-- START PAGE EXCERPT --
The puzzles provide a decent level of challenge, with a couple of occasions where you may be scratching your head. In those instances, you can turn to the hint feature, a black cat who’s actually pink, hanging out in the Dive bar. The helpful creature will occasionally provide clues if you ask, although on a couple of occasions it told me there were no hints available as it was currently ‘too easy’ and that I needed to look around more. So, the feline equivalent of a gamer on the internet telling you to ‘git gud.’ The availability of clues might be linked to the three difficulty levels available from the options menu – social drinker, average, and true gamer – but the impact of the difficulty levels isn’t explained explicitly in-game (my playthrough was completed on ‘average’).

Ultimately, despite the unique hand-drawn aesthetic and catchy soundtrack, as well as some decently challenging puzzles, the simple plot that unfolds feels too simple without any real payoff, and we find out very little about the mysterious Master Brewer and his bewitching ways, despite this seemingly being set up as the core premise early on. Hopefully the adventure will kick the story up a notch in future installments, as there’s potential for a more exciting beer-themed romp here. And to that, I say skål! Or cheers.
-- END PAGE EXCERPT --
*AIM OF THE TASK*: What three difficulty levels does the game review list as available from the options menu?
-- START LISTING --
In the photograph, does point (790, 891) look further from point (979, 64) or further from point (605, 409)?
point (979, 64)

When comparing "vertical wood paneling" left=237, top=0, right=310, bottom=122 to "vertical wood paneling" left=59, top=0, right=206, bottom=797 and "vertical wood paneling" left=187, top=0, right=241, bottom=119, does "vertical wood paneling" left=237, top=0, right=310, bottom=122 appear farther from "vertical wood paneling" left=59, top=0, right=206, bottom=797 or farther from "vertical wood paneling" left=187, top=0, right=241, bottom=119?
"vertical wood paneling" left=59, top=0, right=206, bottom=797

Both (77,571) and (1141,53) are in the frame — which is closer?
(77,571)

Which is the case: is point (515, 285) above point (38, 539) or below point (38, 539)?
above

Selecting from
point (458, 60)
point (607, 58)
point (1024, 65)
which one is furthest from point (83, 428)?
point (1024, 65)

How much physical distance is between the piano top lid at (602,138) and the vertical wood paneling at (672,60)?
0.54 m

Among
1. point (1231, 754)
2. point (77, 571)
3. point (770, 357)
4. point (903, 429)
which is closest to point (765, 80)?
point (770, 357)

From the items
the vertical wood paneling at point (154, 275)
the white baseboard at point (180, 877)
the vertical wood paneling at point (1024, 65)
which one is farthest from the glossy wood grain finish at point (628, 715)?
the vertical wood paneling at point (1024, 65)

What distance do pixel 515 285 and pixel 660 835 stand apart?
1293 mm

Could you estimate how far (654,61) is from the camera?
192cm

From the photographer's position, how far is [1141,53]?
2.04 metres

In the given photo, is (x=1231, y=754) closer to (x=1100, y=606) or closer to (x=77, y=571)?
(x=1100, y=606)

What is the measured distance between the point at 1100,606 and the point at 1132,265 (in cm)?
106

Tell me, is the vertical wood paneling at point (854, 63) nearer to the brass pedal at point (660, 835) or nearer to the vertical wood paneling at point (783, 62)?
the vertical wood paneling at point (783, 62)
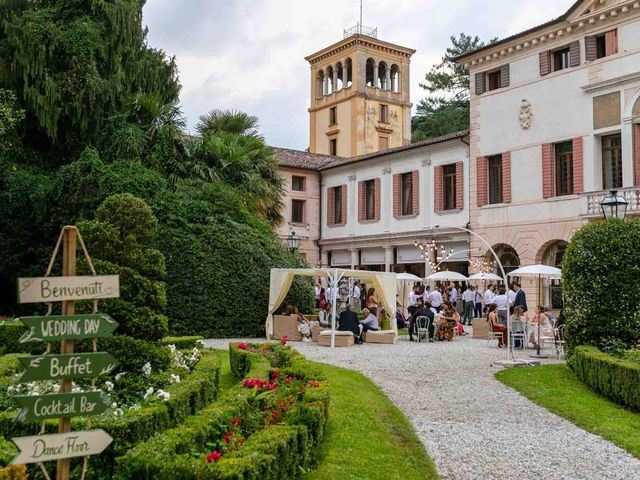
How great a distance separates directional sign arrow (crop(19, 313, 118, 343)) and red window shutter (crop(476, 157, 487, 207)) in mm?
24798

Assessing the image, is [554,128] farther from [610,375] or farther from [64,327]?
[64,327]

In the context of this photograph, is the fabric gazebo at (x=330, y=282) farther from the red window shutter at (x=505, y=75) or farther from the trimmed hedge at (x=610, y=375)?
the red window shutter at (x=505, y=75)

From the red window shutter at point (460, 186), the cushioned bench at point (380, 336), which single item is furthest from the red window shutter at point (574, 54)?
the cushioned bench at point (380, 336)

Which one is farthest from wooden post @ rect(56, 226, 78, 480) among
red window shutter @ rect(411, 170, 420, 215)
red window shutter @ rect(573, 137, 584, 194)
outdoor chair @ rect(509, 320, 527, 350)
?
red window shutter @ rect(411, 170, 420, 215)

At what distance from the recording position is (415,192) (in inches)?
1246

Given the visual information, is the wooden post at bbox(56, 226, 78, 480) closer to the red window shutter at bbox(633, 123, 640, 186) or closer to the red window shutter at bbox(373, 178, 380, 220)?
the red window shutter at bbox(633, 123, 640, 186)

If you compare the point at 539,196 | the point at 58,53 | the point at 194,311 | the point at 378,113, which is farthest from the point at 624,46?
the point at 378,113

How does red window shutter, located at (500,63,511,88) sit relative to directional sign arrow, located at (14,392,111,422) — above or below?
above

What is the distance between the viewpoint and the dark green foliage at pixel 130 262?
8336 mm

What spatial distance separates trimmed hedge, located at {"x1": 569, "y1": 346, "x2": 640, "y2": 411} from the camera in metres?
9.20

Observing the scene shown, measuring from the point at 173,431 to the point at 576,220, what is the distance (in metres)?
21.4

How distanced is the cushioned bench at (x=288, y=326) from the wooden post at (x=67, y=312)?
15250 millimetres

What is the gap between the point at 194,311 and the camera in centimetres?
1984

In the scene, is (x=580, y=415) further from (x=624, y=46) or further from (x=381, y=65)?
(x=381, y=65)
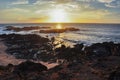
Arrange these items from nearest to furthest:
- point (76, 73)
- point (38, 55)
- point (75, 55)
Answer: point (76, 73) → point (75, 55) → point (38, 55)

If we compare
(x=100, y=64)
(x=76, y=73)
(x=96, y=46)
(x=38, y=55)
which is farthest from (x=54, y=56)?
(x=76, y=73)

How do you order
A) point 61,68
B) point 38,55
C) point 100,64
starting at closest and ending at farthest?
point 61,68
point 100,64
point 38,55

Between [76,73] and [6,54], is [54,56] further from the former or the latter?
[76,73]

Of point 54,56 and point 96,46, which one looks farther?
point 96,46

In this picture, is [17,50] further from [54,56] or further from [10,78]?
[10,78]

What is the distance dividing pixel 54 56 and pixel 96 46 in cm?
548

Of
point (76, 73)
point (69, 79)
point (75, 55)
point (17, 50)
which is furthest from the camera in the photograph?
point (17, 50)

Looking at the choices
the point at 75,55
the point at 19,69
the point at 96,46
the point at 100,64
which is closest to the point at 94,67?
the point at 100,64

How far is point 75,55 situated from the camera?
75.0ft

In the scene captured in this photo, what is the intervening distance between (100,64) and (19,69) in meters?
5.93

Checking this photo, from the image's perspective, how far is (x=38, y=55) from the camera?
2473 cm

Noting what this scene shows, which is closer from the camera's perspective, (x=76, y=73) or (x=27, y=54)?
(x=76, y=73)

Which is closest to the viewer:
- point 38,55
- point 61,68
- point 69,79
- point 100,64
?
point 69,79

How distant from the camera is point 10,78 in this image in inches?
496
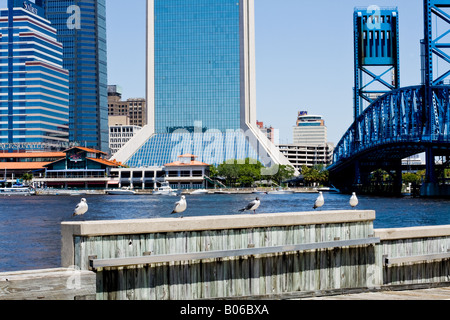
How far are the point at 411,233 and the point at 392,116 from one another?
386 ft

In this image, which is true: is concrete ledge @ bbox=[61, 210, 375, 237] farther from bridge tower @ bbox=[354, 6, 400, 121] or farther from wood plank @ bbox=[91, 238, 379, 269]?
bridge tower @ bbox=[354, 6, 400, 121]

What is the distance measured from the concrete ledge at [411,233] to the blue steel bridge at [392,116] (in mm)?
97950

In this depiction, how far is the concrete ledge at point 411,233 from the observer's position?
18.1 meters

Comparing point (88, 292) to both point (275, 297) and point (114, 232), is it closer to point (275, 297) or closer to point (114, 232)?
point (114, 232)

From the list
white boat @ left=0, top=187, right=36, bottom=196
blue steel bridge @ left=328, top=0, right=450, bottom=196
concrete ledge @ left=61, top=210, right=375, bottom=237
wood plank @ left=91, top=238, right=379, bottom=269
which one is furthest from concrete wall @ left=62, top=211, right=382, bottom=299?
white boat @ left=0, top=187, right=36, bottom=196

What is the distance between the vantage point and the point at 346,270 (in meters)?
17.4

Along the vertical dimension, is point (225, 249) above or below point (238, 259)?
above

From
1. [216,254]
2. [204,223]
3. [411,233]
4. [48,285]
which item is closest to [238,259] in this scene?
[216,254]

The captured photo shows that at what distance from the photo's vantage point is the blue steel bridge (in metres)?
120

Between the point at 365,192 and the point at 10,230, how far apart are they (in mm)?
123815

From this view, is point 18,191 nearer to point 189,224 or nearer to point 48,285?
point 189,224

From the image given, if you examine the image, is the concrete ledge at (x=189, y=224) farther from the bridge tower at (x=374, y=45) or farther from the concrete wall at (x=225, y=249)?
the bridge tower at (x=374, y=45)

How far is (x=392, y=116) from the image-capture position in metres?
132
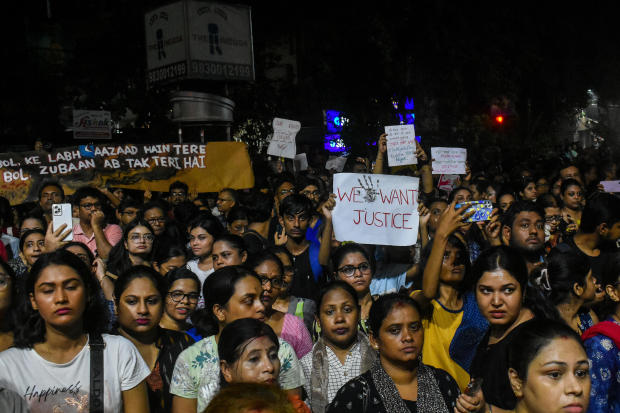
-- END LISTING --
*CORRECT RESPONSE*: Social drinker, average, and true gamer.